Они сделали еще несколько шагов, и Антуан остановился.
– Госпожа графиня!
– Да? – маска не скрывала ее улыбки.
– Я люблю вас.
Она смущенно подобрала пышные складки платья, цепляющие плотный покров слежавшихся листьев под ногами.
– Кого – меня или принцессу Изабеллу?
– Вас, госпожа графиня. Принцесса Изабелла для меня недосягаема.
– Жаль. Принцесса тоже женщина, и ей будет грустно узнать, что ей отказано в том, что предлагают скромной графине.
Она медленно пошла вперед, и взволнованному Рони-Шерье пришлось догонять ее. Приложив руку к сердцу, он проговорил:
– Вы рассердились?
– Нет, что вы. Но вы дали мне пищу для размышлений. Пока же, – она снова заулыбалась, – будем следовать намеченному мною плану. Идемте и будем развлекаться!
Никто не обратил внимания на молодого мужчину со спутницей, скрывшей лицо от любопытных глаз. Они прогулялись по городу, наслаждаясь новым, неизведанным ощущением свободы. В кои веки Антуан мог вести себя с Изабеллой как равный.
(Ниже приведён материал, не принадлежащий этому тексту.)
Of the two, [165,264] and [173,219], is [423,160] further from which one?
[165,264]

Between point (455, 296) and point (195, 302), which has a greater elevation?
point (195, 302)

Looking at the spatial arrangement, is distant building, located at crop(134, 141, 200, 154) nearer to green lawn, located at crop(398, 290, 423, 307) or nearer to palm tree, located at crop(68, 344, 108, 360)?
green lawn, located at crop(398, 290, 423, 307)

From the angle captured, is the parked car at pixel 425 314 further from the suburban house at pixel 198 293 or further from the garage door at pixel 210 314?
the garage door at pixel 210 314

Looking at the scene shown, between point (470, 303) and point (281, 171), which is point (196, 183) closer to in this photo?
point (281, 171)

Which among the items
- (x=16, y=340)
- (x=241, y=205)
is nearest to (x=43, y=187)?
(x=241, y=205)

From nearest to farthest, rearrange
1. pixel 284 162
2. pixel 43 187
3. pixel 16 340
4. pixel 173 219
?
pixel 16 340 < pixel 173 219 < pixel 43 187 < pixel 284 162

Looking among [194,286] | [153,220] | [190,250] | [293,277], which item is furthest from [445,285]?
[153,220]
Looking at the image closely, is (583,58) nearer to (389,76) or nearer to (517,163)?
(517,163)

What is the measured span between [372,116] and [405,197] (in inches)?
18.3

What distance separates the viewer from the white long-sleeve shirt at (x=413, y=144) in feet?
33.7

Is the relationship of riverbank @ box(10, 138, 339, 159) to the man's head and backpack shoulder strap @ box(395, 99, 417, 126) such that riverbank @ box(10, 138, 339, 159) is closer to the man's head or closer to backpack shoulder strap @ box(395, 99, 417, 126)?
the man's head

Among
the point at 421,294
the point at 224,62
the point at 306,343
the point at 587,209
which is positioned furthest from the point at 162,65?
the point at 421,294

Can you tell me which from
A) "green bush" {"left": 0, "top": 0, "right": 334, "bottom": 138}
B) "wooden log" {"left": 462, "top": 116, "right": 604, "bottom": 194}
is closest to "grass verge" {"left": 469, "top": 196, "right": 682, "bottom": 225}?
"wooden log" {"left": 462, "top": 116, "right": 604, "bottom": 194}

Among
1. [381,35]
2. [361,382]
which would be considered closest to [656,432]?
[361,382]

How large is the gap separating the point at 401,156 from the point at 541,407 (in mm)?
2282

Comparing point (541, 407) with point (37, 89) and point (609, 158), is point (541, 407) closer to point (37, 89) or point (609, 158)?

Они зашли в уютный трактир на площади Артуа, заказали обед и вино и расположились за угловым столиком, полускрытые тенью. Антуан, в сердце которого вновь возникли радостные надежды, говорил больше, чем всегда. Вся его небогатая приключениями жизнь лежала, как на ладони, перед юной принцессой – от скучного детства в родовом замке до юношеских шалостей в компании непоседливого приятеля из близлежащей деревни.
Вместо трактирщика обед принес его помощник – юноша лет восемнадцати, на бледном бесцветном лице которого хороши были одни лишь большие лучистые густо-зеленые глаза. Принцесса вдруг положила столовый прибор. Глаза из-под маски метнули молнии.
– Вы?
Юноша вздрогнул, едва не уронив бокалы.
– Мадам?
Она сняла маску и надменно встряхнула головой.
– Сен-Поль? – ее губы презрительно скривились. – Я полагала, вас выслали из страны.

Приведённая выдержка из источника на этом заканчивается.